**Problem statement:** Find each line in the items below that contains the string "instances" and copy those lines. Case matters, so a line counts only if its capitalization matches.
++++ Entries shown
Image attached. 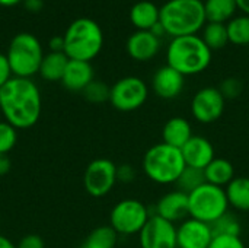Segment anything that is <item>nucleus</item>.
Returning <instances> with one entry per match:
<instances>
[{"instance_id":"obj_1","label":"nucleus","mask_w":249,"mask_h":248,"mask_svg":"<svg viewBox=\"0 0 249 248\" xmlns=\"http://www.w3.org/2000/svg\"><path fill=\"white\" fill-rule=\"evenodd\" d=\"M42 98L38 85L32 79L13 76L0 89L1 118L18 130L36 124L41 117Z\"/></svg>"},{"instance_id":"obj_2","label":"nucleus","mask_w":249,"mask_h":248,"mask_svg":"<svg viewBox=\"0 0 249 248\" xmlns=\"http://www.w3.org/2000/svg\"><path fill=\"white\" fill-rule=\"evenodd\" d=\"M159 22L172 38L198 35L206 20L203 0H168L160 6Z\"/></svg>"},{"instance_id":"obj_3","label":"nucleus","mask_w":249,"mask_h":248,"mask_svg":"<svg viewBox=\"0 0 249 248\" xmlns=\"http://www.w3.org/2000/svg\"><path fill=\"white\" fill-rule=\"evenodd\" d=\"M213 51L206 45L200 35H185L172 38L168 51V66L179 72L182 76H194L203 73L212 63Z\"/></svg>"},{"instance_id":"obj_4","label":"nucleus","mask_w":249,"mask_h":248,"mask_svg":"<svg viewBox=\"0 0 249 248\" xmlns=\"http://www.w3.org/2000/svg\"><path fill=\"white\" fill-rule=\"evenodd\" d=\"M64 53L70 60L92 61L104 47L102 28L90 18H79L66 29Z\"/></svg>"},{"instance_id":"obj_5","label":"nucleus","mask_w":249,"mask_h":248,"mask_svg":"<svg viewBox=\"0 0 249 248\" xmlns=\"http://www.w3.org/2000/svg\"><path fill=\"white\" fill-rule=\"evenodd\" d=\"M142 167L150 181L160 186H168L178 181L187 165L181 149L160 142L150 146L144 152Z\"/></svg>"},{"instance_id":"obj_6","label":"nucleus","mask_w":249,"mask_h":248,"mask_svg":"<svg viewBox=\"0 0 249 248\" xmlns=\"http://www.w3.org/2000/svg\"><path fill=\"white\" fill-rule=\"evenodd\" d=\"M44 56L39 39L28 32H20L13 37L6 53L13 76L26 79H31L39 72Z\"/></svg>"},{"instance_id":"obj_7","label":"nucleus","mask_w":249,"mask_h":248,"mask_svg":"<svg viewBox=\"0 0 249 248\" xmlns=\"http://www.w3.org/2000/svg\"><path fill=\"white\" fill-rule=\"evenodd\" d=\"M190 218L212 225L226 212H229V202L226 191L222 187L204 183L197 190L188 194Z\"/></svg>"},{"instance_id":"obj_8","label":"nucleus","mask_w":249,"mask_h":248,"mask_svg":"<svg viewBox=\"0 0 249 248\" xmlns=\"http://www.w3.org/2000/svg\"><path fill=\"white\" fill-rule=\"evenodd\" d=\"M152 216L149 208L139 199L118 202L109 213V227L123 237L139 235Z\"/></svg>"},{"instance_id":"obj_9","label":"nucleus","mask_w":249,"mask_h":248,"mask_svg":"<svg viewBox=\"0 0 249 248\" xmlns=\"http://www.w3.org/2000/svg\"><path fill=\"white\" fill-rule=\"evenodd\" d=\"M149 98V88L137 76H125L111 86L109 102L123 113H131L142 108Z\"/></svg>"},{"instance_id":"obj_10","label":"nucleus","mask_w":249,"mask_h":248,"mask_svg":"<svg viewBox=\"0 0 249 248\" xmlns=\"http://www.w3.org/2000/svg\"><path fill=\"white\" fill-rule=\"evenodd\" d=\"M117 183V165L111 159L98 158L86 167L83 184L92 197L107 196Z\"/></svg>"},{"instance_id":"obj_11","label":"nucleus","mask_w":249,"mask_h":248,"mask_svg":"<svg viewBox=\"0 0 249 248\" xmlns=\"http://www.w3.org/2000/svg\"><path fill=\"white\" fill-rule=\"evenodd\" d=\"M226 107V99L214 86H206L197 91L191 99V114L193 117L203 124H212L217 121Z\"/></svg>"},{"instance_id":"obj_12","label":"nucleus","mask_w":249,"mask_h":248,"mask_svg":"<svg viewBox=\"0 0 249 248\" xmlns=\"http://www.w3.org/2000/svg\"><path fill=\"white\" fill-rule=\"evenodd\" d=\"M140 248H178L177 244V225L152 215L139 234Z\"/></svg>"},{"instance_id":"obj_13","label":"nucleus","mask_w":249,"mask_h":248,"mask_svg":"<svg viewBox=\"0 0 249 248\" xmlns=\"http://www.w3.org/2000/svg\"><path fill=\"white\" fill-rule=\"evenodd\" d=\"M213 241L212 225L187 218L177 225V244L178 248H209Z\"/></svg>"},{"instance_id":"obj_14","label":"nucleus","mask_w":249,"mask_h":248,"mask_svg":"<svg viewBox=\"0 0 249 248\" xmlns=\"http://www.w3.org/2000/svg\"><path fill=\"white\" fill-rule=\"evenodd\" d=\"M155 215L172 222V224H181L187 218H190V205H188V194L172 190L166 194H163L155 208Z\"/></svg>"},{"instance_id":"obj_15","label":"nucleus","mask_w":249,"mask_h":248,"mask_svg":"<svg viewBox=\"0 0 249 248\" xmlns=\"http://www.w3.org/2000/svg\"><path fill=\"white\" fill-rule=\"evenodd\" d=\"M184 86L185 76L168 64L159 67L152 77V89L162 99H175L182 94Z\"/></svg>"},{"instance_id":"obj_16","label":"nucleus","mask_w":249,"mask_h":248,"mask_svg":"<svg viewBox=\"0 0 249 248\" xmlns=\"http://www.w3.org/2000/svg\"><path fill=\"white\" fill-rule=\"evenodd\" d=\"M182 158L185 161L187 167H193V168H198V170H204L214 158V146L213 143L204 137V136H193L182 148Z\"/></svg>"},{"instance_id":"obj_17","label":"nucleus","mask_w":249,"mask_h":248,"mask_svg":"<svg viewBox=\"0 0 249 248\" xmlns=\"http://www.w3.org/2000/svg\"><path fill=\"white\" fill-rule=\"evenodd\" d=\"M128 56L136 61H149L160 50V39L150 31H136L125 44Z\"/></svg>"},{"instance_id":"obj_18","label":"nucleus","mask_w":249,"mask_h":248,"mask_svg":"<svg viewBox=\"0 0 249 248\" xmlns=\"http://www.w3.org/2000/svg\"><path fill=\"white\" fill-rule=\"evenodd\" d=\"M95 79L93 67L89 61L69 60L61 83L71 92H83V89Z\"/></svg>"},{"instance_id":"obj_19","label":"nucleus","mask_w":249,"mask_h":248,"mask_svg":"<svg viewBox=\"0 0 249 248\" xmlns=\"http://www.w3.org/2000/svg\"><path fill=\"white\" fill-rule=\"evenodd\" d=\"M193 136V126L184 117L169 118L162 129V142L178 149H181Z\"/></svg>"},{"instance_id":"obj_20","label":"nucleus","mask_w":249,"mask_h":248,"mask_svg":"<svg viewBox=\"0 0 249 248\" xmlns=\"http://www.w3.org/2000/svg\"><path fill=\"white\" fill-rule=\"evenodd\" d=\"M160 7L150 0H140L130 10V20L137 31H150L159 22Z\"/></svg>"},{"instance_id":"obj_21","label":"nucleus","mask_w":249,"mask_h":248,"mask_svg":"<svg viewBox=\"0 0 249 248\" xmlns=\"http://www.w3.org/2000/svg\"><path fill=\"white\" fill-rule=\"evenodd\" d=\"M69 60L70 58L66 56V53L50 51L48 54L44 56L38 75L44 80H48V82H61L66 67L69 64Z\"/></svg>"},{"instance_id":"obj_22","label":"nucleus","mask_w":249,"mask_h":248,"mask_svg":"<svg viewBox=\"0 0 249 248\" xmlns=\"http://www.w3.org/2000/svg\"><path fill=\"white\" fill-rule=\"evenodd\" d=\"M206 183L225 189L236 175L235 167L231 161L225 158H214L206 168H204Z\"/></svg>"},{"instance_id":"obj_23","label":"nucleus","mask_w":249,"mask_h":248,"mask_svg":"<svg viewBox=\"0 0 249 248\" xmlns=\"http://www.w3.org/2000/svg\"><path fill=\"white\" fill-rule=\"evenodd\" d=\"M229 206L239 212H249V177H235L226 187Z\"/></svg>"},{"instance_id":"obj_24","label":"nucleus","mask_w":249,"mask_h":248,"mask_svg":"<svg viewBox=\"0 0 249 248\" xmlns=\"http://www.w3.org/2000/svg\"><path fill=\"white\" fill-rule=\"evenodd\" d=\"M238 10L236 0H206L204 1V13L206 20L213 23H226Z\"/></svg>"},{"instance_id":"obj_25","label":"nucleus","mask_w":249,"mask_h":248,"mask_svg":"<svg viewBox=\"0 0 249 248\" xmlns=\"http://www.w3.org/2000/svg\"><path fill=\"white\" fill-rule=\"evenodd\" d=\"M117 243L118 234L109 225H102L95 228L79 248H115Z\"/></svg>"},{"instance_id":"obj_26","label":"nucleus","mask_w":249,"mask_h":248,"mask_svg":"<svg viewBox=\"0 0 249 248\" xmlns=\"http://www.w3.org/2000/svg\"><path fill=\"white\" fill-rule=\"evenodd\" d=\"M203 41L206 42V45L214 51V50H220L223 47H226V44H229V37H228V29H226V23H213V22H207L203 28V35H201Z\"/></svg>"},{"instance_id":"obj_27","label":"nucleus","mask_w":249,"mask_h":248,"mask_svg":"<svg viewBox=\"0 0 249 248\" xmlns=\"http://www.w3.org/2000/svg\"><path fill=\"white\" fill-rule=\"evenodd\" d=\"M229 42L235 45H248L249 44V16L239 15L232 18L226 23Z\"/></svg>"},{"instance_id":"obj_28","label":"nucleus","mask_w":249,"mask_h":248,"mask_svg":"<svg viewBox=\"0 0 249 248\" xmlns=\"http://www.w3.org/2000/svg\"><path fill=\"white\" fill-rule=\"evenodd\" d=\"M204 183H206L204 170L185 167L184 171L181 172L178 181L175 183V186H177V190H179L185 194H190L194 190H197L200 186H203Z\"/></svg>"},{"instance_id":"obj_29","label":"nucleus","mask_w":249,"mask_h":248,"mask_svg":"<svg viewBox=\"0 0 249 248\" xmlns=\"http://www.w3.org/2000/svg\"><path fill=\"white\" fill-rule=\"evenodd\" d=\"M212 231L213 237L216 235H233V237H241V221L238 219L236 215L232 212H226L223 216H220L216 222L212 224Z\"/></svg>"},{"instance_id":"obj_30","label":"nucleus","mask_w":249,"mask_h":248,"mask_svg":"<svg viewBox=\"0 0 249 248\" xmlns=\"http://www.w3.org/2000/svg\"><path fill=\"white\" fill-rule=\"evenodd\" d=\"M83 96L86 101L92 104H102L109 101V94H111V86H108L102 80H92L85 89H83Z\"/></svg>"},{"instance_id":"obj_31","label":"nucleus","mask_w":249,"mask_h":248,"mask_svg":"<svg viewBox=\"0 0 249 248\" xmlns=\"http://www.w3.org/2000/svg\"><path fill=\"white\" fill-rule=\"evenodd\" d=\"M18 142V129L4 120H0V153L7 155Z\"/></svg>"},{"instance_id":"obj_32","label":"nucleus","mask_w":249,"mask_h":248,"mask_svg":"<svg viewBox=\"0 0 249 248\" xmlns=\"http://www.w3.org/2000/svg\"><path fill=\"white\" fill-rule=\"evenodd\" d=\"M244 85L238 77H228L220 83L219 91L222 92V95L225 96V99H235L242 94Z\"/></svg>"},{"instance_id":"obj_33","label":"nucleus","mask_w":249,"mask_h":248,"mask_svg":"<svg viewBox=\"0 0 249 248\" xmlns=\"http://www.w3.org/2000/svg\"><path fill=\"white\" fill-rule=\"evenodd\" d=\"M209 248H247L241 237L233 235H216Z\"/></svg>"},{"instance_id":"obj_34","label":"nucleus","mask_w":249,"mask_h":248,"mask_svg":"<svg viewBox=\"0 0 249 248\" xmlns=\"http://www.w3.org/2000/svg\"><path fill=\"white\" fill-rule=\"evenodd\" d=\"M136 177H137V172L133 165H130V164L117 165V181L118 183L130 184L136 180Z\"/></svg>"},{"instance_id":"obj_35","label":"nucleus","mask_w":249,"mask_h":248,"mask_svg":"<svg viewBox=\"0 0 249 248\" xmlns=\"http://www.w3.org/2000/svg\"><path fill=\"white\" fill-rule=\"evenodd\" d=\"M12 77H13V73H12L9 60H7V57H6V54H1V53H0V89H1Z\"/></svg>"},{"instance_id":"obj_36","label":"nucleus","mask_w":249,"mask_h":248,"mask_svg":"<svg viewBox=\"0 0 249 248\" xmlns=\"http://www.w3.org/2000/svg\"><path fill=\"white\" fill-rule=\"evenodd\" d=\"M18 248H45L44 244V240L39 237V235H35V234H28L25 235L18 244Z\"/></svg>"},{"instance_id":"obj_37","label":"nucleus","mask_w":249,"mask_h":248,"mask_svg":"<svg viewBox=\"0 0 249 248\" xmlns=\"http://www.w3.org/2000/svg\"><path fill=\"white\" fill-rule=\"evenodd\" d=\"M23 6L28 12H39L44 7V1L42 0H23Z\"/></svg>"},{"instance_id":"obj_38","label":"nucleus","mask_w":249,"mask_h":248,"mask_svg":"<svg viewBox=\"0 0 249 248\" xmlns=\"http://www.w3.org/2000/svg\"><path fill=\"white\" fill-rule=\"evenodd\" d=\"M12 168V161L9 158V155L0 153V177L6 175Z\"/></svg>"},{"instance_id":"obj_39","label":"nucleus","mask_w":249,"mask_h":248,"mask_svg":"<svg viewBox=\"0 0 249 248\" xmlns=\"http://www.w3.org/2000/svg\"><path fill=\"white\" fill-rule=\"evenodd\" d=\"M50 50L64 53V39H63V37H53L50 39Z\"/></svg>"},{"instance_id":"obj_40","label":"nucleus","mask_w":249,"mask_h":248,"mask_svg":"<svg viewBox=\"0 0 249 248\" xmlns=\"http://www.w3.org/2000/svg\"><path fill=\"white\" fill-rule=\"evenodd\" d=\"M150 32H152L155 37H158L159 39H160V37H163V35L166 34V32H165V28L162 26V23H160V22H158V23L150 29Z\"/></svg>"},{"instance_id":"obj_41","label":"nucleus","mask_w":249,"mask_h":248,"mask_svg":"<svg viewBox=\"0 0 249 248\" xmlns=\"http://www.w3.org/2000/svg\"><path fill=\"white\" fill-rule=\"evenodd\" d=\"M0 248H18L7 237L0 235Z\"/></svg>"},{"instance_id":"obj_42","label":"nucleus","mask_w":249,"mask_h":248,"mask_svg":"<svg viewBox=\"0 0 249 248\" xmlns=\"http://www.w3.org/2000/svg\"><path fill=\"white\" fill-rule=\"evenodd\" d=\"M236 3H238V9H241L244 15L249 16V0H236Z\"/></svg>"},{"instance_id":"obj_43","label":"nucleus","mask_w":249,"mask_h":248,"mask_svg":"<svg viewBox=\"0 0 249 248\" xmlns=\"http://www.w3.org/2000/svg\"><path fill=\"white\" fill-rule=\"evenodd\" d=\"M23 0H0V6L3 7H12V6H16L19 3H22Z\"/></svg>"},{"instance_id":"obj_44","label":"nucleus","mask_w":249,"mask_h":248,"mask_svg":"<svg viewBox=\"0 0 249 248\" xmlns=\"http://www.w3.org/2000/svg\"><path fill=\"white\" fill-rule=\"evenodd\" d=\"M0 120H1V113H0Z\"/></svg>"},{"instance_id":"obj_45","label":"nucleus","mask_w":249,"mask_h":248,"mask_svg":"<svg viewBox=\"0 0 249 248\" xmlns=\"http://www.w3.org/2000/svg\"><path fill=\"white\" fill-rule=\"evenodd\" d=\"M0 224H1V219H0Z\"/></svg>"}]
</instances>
++++++++
++++ Entries shown
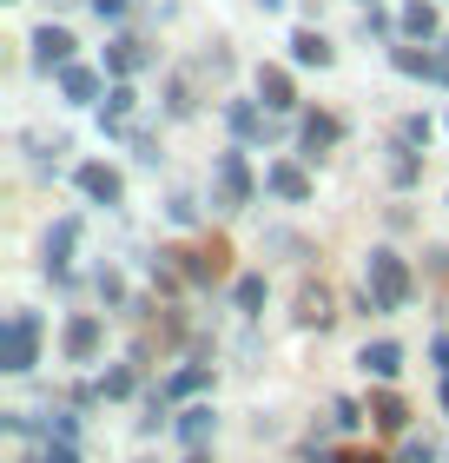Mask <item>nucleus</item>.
++++++++
**Task output:**
Returning <instances> with one entry per match:
<instances>
</instances>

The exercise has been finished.